After considering the record, the circuit court's summary judgment order, and the arguments of counsel, this Court concludes under the facts and circumstances of this case, there was no error in the circuit court's entry of summary judgment. Accordingly, we affirm.
Affirmed.
Margaret L. Workman, Chief Justice, Robin Jean Davis, Brent D. Benjamin, Thomas E. McHugh, Justices, Concur.
Menis E. Ketchum, Justice, Dissent.
[1] While none of the parties state in their briefs what respondent Swain's relationship was to the decedent, there are statements in the record that reflect that Swain worked for the decedent and was his "live-in girlfriend."
[2] The record contains deposition transcripts which reflect that respondent Freshwater was "like a son" to the decedent.
[3] While there is some argument as to whether there had been a diligent search for the original pages two and three of the 1996 Will by respondent Swain, this Court does not disagree with the circuit court's finding that there was a diligent search and that the Will was lost at a time that could not be determined by the circuit court.

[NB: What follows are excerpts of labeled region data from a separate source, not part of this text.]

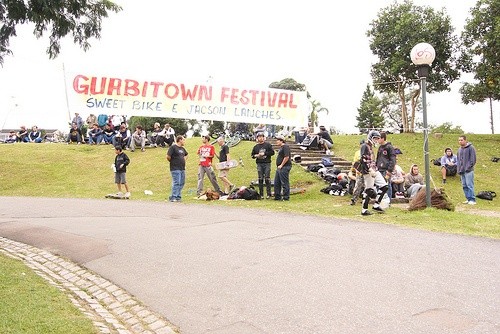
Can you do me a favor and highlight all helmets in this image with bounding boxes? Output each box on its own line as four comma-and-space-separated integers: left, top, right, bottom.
368, 129, 381, 145
256, 132, 264, 138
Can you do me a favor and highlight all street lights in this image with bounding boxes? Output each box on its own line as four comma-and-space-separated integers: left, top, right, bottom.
410, 42, 436, 206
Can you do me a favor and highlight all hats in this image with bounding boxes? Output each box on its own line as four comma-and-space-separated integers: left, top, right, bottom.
275, 135, 286, 143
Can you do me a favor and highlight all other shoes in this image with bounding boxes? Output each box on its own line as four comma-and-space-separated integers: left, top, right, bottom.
361, 209, 370, 215
443, 179, 446, 184
141, 148, 145, 151
372, 206, 383, 212
131, 148, 134, 152
468, 201, 476, 204
260, 195, 264, 198
170, 197, 177, 201
267, 195, 270, 199
463, 200, 469, 204
125, 192, 131, 197
118, 192, 122, 197
78, 141, 80, 144
125, 147, 129, 150
176, 196, 181, 202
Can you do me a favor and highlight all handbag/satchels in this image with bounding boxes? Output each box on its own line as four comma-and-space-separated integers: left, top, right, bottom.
476, 191, 497, 200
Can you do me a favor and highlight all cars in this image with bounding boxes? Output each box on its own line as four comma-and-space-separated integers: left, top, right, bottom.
0, 131, 66, 143
360, 123, 403, 135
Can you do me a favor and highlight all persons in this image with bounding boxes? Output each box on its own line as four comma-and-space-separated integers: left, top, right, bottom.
167, 135, 189, 202
251, 132, 275, 199
348, 129, 424, 215
441, 148, 457, 186
214, 137, 235, 194
273, 135, 292, 201
5, 126, 43, 143
65, 113, 177, 152
197, 136, 224, 196
112, 145, 131, 197
253, 124, 333, 153
457, 135, 477, 204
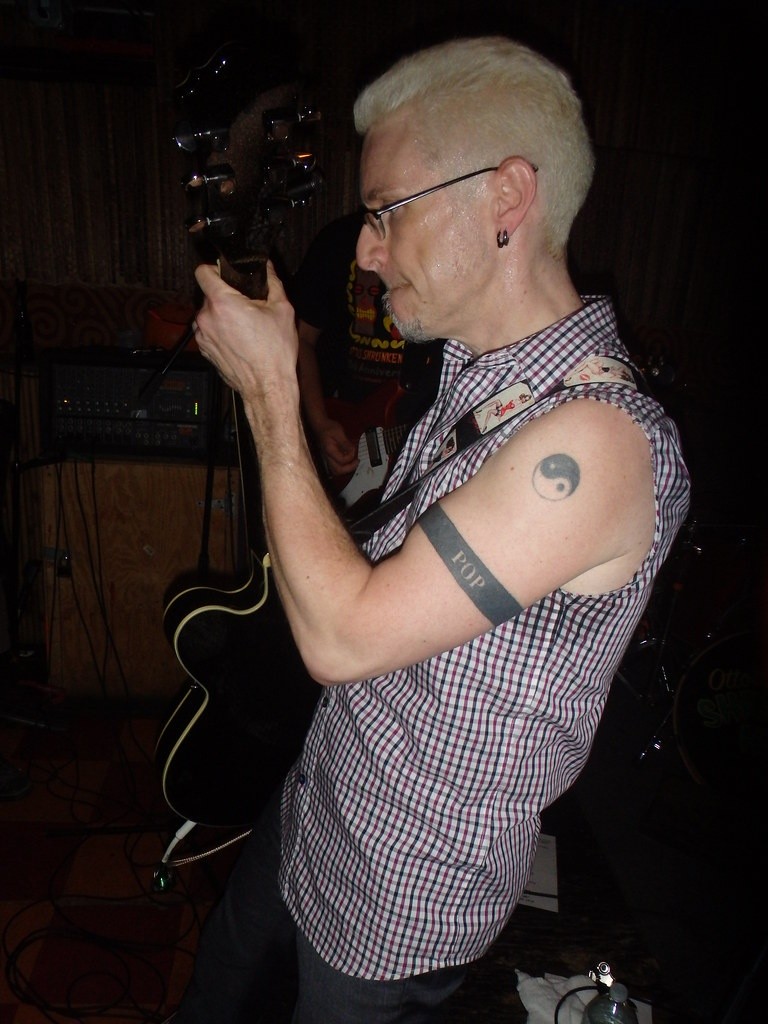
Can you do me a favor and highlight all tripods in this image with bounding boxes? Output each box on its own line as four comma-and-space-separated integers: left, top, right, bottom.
614, 513, 703, 710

[4] On July 30, 2010, the circuit court granted a sixty-day stay of its ruling conditioned upon petitioners Jackson and Osborne posting a $50,000 bond. They did not do so and, on July 9, 2010, respondent Swain filed the 1996 Will for probate. It appears that respondent Swain has acted as executrix since that time and she states that an appraisement of the estate was filed on October 18, 2010.
[5] West Virginia Code §41-1-6 (revocation by divorce) and §41-1-7 (revocation by "cutting, tearing, burning, obliterating, canceling or destroying").